**SET EXERCISE**
Copy out every item below word for word, leaving each one unchanged.

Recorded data
* * * * *
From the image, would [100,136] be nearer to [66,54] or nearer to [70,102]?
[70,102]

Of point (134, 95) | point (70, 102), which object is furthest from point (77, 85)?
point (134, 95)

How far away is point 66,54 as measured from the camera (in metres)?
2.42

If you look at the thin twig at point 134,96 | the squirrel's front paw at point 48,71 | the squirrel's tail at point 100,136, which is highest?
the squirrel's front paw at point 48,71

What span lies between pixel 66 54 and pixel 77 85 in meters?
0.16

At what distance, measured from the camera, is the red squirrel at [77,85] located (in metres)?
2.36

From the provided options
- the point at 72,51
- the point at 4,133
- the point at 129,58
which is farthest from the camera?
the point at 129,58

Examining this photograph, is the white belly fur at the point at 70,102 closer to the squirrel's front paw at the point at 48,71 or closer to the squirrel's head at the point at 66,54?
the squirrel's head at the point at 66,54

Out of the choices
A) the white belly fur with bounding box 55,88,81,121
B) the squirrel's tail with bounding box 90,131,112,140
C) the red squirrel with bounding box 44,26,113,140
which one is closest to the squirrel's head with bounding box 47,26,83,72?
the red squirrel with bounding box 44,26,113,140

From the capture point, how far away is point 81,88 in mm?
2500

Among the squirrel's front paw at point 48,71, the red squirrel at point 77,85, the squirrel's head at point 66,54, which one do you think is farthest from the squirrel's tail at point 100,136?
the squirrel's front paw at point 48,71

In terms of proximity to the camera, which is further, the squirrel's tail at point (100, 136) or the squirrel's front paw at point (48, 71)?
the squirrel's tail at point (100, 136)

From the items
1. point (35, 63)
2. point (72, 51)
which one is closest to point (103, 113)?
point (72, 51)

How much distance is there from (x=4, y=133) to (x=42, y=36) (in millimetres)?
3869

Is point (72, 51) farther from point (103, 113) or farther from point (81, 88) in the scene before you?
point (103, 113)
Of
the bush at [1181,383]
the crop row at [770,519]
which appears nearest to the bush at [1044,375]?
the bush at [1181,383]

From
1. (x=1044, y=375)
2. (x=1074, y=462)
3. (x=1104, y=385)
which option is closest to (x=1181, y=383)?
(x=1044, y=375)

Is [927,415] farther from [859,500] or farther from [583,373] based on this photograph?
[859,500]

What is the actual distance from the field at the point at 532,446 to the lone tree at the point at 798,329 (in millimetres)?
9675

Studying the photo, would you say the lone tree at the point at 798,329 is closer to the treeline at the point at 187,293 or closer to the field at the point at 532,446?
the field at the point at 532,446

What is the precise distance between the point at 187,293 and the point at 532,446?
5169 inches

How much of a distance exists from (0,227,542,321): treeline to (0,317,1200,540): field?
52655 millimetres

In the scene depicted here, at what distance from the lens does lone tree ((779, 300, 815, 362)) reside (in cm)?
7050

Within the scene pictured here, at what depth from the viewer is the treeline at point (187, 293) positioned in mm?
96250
* * * * *
**WRITTEN SOLUTION**
From the image, would [100,136] be nearer to [66,54] or nearer to [70,102]?
[70,102]

Of point (134, 95) | point (70, 102), which object is furthest from point (77, 85)?
point (134, 95)

How far away is point 66,54 as measured from the camera (in metres)?
2.42

If you look at the thin twig at point 134,96 | the squirrel's front paw at point 48,71 | the squirrel's tail at point 100,136, which is highest?
the squirrel's front paw at point 48,71

What span lies between pixel 66 54 and pixel 77 85 in meters?
0.16

At what distance, measured from the camera, is the red squirrel at [77,85] located (in metres)?
2.36

From the provided options
- the point at 72,51
- the point at 4,133
- the point at 129,58
which is farthest from the camera?
the point at 129,58

Examining this photograph, is the white belly fur at the point at 70,102 closer to the squirrel's front paw at the point at 48,71 or closer to the squirrel's head at the point at 66,54?
the squirrel's head at the point at 66,54

Out of the choices
A) the white belly fur with bounding box 55,88,81,121
B) the squirrel's tail with bounding box 90,131,112,140
C) the red squirrel with bounding box 44,26,113,140
which one is closest to the squirrel's head with bounding box 47,26,83,72?
the red squirrel with bounding box 44,26,113,140

From the capture point, how far away is point 81,88 in mm?
2500

Among the squirrel's front paw at point 48,71, the red squirrel at point 77,85, the squirrel's head at point 66,54, which one do you think is farthest from the squirrel's tail at point 100,136?
the squirrel's front paw at point 48,71

In terms of proximity to the camera, which is further, the squirrel's tail at point (100, 136) or the squirrel's front paw at point (48, 71)?
the squirrel's tail at point (100, 136)

From the items
1. point (35, 63)
2. point (72, 51)
which one is closest to point (103, 113)?
point (72, 51)

How much distance is there from (x=4, y=133) to (x=42, y=36) (in millimetres)?
3869

Is point (72, 51) farther from point (103, 113) or farther from point (81, 88) in the scene before you?
point (103, 113)
Of
the bush at [1181,383]
the crop row at [770,519]
which appears nearest to the bush at [1044,375]?
the bush at [1181,383]

From
1. (x=1044, y=375)
2. (x=1074, y=462)
3. (x=1104, y=385)
which option is closest to (x=1181, y=383)?
(x=1044, y=375)

Is [927,415] farther from [859,500] or farther from [583,373] based on this photograph?
[859,500]

What is the actual distance from the field at the point at 532,446 to the lone tree at the point at 798,329 (in millimetres)?
9675

Studying the photo, would you say the lone tree at the point at 798,329 is closer to the treeline at the point at 187,293 or closer to the field at the point at 532,446?
the field at the point at 532,446

What is the precise distance between the point at 187,293 and the point at 532,446?
5169 inches

How much of a distance exists from (0,227,542,321): treeline to (0,317,1200,540): field?
52655 millimetres

In the scene depicted here, at what distance from the lens does lone tree ((779, 300, 815, 362)) reside (in cm)?
7050

Within the scene pictured here, at what depth from the viewer is the treeline at point (187, 293) positioned in mm?
96250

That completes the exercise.